Passage for review:

*****

I've been with my wife in Kenya since Sept 2011. We lodged Nov 2011. It could easily be June or later before we see a decision being made.


----------



## mcru (Jan 25, 2013)

js8_may2009 said:


> The CO usually communicates with you when they want to finalize the grant which means you have to come back to the country where you lodge your application.


I don't think that's correct. We are in a third country and our CO rang us here last week. If you apply from offshore you can move anywhere in the world while waiting, but your application will be administered from the embassy you applied.

I agree totally with the recent posts. Just because your case officer says it's close, do not t believe him or her until it's granted!!! We have been very close before, even told an approximate issue date, , only to be then told "sorry, you now require additional security checks" or "sorry, actually yes, you do need to do another medical, even though last week I told you that you didn't"....

I hope immi set up an online log in for partner visa applicants - and they give you access to it sometime after your visa has been submitted. Could be something simple, like an application number login and then you can see a dashboard of your application status - something like:

Application Reference No: xxxxxxx
Application Submitted: date
Payment Approved: yes/no
Visa Class:300/309 etc
Service standard - low risk / high risk
Paperwork reviewed and complete - yes / awaiting 
Genuineness assessed - awaiting / referred / approved / declined
Medical assessed - current / expired / not completed / declined
HAP Reference No: 
Police clearances - awaiting / current / expired 
Security clearance - awaiting / completed / referred / declined
Overall status: approved (green) / awaiting (amber) / declined (red)
If approved, entry granted until date: xxx

If you had a green / amber / red light light for all of the above items, it could easily see where you are at, and you would know if your medical expired to get another one done rather than relying on someone to be in control of their files which may or may not happen, especially when personnel changes / annual leave etc occur with case officers. Would probably save a lot of unnecessary communication with CO so they could get on with their jobs.


----------



## js8_may2009 (Jan 3, 2013)

MCRU,
I only said the statement below because that is what happened to a pinay friend of mine. She was in AU and was asked to return to the Phils to have her visa finalize.

The word finalize as her CO used may mean a lot of things not just the grant---it could be just to process it while she is in the Phils., or to review other added documents that she will have to submit, etc.

*****

Data listing:
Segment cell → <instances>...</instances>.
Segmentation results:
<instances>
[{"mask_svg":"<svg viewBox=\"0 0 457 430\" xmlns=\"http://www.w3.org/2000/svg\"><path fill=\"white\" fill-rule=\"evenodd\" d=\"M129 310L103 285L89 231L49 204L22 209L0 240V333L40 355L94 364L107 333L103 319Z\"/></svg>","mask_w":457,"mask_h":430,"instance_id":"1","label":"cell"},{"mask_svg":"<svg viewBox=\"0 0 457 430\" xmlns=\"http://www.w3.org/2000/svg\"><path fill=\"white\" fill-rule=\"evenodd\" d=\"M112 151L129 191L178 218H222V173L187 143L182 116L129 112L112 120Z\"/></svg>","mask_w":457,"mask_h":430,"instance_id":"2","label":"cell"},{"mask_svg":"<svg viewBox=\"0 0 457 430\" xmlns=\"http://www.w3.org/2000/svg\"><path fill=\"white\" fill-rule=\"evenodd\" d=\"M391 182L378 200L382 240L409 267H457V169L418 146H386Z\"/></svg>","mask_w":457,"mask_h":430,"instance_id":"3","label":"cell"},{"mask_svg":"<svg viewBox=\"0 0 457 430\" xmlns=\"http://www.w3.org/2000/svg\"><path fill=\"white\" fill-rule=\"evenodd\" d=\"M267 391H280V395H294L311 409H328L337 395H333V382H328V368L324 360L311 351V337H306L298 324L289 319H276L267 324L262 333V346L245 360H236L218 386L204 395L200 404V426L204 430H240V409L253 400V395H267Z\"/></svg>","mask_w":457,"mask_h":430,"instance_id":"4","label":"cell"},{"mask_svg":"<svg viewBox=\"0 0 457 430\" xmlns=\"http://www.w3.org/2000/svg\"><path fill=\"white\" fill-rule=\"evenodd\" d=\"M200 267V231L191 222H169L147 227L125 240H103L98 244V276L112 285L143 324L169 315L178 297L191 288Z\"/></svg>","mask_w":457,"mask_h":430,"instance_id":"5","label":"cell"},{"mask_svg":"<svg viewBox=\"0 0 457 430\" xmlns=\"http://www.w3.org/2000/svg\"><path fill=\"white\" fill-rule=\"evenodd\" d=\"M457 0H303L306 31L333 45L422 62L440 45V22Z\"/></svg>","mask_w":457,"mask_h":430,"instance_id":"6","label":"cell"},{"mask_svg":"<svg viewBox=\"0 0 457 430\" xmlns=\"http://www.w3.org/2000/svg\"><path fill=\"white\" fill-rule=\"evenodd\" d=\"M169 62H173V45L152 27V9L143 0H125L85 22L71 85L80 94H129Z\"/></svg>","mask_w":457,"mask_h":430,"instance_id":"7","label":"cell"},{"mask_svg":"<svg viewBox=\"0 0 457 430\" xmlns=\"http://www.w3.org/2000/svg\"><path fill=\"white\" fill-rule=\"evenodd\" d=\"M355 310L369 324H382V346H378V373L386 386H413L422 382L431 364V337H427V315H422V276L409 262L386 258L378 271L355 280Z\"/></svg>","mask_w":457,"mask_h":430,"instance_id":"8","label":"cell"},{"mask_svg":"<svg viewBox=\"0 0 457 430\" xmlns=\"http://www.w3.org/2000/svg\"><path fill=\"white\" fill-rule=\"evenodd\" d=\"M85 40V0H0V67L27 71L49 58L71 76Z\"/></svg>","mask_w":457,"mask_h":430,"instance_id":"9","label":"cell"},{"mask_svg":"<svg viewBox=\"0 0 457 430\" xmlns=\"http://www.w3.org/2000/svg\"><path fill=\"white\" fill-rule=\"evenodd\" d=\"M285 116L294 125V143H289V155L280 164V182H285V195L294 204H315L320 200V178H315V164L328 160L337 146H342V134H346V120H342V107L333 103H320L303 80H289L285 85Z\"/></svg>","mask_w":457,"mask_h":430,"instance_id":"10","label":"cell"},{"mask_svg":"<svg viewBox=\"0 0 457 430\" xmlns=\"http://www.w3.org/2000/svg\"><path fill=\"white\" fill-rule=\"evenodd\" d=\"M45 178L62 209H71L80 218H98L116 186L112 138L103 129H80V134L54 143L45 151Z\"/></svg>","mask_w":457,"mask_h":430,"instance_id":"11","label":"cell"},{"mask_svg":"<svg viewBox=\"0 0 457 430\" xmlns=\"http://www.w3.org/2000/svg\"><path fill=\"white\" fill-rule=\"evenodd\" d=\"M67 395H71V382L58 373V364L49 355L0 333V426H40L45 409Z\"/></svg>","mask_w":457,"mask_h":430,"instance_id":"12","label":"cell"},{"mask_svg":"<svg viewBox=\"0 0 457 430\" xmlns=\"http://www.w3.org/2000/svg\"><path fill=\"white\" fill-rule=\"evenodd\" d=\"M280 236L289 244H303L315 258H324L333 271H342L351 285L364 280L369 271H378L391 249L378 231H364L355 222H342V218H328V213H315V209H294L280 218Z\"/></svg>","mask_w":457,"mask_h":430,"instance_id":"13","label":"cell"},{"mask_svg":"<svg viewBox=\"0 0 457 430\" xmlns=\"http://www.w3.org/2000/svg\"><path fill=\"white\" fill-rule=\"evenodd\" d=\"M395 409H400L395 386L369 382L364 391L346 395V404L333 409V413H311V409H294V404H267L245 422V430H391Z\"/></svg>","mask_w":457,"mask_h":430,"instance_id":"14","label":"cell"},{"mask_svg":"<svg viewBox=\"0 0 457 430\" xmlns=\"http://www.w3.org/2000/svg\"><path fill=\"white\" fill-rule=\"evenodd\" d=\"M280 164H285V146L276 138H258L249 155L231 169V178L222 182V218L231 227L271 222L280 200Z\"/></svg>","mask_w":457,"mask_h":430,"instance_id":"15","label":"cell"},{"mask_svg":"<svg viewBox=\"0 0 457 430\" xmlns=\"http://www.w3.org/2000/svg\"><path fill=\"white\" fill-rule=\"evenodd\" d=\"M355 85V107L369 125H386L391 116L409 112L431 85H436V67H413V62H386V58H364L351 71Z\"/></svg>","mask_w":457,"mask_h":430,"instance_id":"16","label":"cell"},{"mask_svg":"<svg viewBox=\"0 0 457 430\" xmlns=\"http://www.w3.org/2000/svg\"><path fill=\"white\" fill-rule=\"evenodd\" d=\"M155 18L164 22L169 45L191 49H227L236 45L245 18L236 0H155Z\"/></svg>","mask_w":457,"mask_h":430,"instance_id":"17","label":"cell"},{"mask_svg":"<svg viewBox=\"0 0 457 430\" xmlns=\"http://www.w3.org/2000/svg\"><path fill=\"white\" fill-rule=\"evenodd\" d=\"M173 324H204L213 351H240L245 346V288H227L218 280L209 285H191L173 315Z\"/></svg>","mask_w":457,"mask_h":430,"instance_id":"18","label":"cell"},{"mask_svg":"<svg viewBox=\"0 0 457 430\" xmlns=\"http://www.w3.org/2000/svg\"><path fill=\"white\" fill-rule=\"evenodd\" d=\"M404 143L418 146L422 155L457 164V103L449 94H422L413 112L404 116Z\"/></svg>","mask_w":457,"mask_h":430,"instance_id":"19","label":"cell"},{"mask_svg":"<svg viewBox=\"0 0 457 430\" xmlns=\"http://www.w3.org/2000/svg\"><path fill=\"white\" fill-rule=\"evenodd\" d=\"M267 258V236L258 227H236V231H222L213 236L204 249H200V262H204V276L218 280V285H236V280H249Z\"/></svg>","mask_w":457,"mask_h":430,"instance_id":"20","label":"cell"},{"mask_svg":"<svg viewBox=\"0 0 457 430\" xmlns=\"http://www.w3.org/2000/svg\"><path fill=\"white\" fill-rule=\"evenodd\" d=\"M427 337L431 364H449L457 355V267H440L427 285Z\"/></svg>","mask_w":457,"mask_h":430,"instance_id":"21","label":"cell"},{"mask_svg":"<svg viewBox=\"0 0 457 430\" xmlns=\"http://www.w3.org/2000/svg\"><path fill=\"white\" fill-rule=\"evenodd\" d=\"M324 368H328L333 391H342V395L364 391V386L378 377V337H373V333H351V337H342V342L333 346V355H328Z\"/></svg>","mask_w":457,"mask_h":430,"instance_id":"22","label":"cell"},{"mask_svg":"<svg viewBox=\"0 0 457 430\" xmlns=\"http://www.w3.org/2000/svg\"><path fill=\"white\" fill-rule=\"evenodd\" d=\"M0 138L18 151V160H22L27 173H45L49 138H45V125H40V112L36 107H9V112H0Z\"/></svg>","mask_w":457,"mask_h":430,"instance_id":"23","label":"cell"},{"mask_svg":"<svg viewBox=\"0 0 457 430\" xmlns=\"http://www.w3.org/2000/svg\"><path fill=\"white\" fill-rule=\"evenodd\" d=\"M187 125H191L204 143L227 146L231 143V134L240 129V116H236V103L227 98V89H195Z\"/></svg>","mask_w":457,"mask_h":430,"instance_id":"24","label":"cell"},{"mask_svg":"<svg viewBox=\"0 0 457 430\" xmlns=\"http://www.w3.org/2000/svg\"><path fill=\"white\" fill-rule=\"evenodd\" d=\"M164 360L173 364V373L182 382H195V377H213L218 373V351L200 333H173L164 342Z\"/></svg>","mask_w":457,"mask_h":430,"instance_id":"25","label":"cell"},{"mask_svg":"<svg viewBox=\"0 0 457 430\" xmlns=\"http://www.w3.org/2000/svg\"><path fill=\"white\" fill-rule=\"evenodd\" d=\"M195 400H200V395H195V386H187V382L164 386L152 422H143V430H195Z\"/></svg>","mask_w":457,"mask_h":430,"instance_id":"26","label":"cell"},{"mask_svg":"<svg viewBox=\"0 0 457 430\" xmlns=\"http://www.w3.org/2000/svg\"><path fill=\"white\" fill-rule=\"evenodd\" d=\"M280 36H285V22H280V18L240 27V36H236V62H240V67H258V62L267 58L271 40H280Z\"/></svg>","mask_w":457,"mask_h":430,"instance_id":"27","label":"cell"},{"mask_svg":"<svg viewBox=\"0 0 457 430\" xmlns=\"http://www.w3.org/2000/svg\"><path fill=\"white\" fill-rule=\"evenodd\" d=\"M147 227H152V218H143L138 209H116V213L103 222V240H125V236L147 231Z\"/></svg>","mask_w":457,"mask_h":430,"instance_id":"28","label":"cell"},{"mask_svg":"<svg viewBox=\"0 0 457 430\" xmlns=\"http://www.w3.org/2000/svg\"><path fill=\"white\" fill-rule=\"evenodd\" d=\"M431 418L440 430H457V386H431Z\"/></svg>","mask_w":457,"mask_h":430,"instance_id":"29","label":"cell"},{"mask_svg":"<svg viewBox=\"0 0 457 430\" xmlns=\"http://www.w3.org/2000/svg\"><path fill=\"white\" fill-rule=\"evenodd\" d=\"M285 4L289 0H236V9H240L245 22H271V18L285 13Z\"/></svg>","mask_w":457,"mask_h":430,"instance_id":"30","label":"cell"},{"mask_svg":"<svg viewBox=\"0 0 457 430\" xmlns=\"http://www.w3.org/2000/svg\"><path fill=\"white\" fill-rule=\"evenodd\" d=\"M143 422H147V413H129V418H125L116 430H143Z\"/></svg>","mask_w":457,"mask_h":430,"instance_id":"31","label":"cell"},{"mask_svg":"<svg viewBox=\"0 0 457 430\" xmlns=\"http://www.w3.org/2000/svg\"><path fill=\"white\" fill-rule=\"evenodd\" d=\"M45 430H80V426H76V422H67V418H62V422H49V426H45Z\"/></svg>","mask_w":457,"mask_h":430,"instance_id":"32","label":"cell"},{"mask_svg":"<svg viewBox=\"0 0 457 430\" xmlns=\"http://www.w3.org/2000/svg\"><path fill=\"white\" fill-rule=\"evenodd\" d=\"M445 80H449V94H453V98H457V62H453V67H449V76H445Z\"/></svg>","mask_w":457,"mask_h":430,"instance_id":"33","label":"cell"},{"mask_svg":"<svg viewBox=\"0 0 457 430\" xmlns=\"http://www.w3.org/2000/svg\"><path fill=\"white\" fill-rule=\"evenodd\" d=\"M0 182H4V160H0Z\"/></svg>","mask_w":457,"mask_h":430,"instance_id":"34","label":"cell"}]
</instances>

*****

Work order 1:
Answer these questions from the visa forum thread:
(a) In what month and year did the first poster lodge the application?
(b) Who rang mcru last week, and where was mcru at the time?
(c) To what place was js8_may2009's friend asked to return?
Work order 2:
Write out the part of the visa forum thread that opens with the words containing "Application Reference No: xxxxxxx" and closes with "(amber) / declined (red)".
Work order 3:
In the visa forum thread's proposed dashboard, list every status given for the "Medical assessed" line.
The listing has no connection to the visa forum thread.

Written reply 1:
(a) November 2011.
(b) mcru's case officer (CO) rang while mcru was in a third country.
(c) The Phils, to have her visa finalized.

Written reply 2:
Application Reference No: xxxxxxx
Application Submitted: date
Payment Approved: yes/no
Visa Class:300/309 etc
Service standard - low risk / high risk
Paperwork reviewed and complete - yes / awaiting 
Genuineness assessed - awaiting / referred / approved / declined
Medical assessed - current / expired / not completed / declined
HAP Reference No: 
Police clearances - awaiting / current / expired 
Security clearance - awaiting / completed / referred / declined
Overall status: approved (green) / awaiting (amber) / declined (red)

Written reply 3:
current, expired, not completed, declined